• Request:
Answer the following questions using the passage on tax reform, marking each answer with the same letter.
(a) In what year did David Walker testify before the Senate Committee on Finance?
(b) How many nations other than the United States use a value-added tax?
(c) At what rate is the federal tax on business currently set?

The U.S. needs a major tax reform that can simultaneously lower taxes overall, produce more revenues and enable fewer if any program cuts - as happened in 1986 during the Reagan administration.
If that is to happen, Congress and the Obama administration need first to agree on the principles that should guide such reform.
In testimony before the Senate Committee on Finance in 2006, David Walker, then comptroller general of the United States, identified five basic principles that should guide any business tax reform. They are equally applicable to any broader change in America's tax system. The first principle is that "any new system should raise sufficient revenue to fund America's current and future expected expenditures." Simply put, we need to return to a pay-as-we-go system, which the U.S. traditionally used for more than 200 years.
Walker's second principle is that "the tax base should be as broad as possible, which helps to minimize overall tax rates."
The third principle is that the proposed system "should improve compliance rates by reducing tax preferences and complexity and increasing transparency." In other words, no loopholes and more enforcement of the tax laws.
The fourth principle is a bit more complex, "To the extent that other goals, such as equity and simplicity, allow, the tax system should aim for neutrality by not favoring some business activities over others." The present tax code favors the rich over the middle-class, which widens the disparity in wealth and income and reduces the overall standard of living.
Wisely, Walker imposed a non-traditional fifth principle, that "transition rules must be an integral part of any reform proposal." Transition rules that establish interim steps, instead of one giant leap, will ease that shift and help educate the public about whatever approach is used.
There should be a sixth principle that "any new tax system be trade compatible."
The idea behind the sixth principle is little understood in the United States because this nation does not use a value-added tax (VAT), even though 153 other nations do. Because the United States is the only industrial country that does not have a VAT, other countries "game" global tax treaties by employing their VAT to subsidize their exports into the United States, simultaneously (and purposely) pricing U.S. imports out of the other countries' markets. They rebate VAT taxes on exports and impose an equivalent tax on all imports from the United States.
A VAT is a very simple consumption tax system. It greatly encourages savings by not taxing money saved or the interest generated. At each stage in the production and sale of a good or service, the business pays a tax on the value it adds, no more.
In practice, firms in most countries either pay the tax instantly or accrue the amounts owed and pay the government monthly or quarterly. The system is simple, perfect for modern computerized accounting, and allows taxpayers to know their tax liability and the government to better anticipate revenues. Cheating is difficult with a VAT, easily spotted, and thus limited. Best of all, taxpayers have no compliance burdens. None. There are no IRS penalties. The VAT is paid automatically when someone buys something. Business does the paperwork. There is no April 15 tax day.
Today, the federal tax on business is set at a 35 percent rate, the highest of any other nation. If a five percent VAT were created and the U.S. corporate business tax totally eliminated, the U.S. would get the same amount of revenues. Such a change, moreover, would meet all of Walker's five principles, plus be trade compatible.
Changing the U.S. tax system presents an historic opportunity to eliminate this discriminatory foreign VAT treatment, thereby helping reduce the huge U.S. trade deficit, recapturing millions of American jobs, increasing revenues, cutting taxes for most Americans and ensuring that corporations pay their fair share.
This may seem almost too good to be true. But it is. Ronald Reagan did it. So, too, can this President and Congress.

• Recorded data:
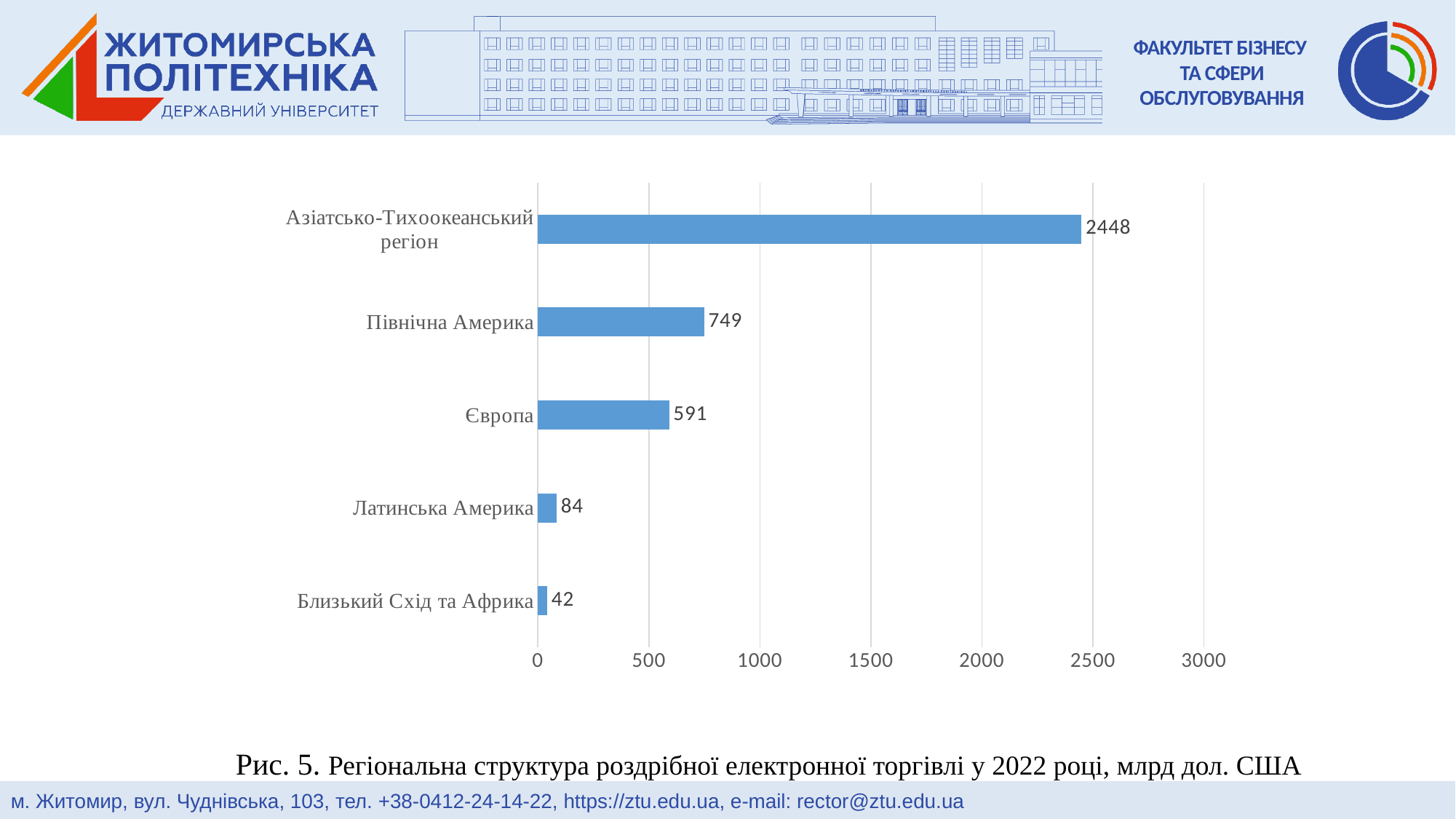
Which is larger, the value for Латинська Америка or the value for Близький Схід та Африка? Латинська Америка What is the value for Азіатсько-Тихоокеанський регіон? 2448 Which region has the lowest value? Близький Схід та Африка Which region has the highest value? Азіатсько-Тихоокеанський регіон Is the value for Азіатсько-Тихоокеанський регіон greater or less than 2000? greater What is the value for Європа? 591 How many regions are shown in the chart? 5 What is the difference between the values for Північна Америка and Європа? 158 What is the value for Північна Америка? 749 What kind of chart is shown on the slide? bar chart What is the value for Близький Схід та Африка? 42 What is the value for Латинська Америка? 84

• Your response:
(a) 2006
(b) 153
(c) 35 percent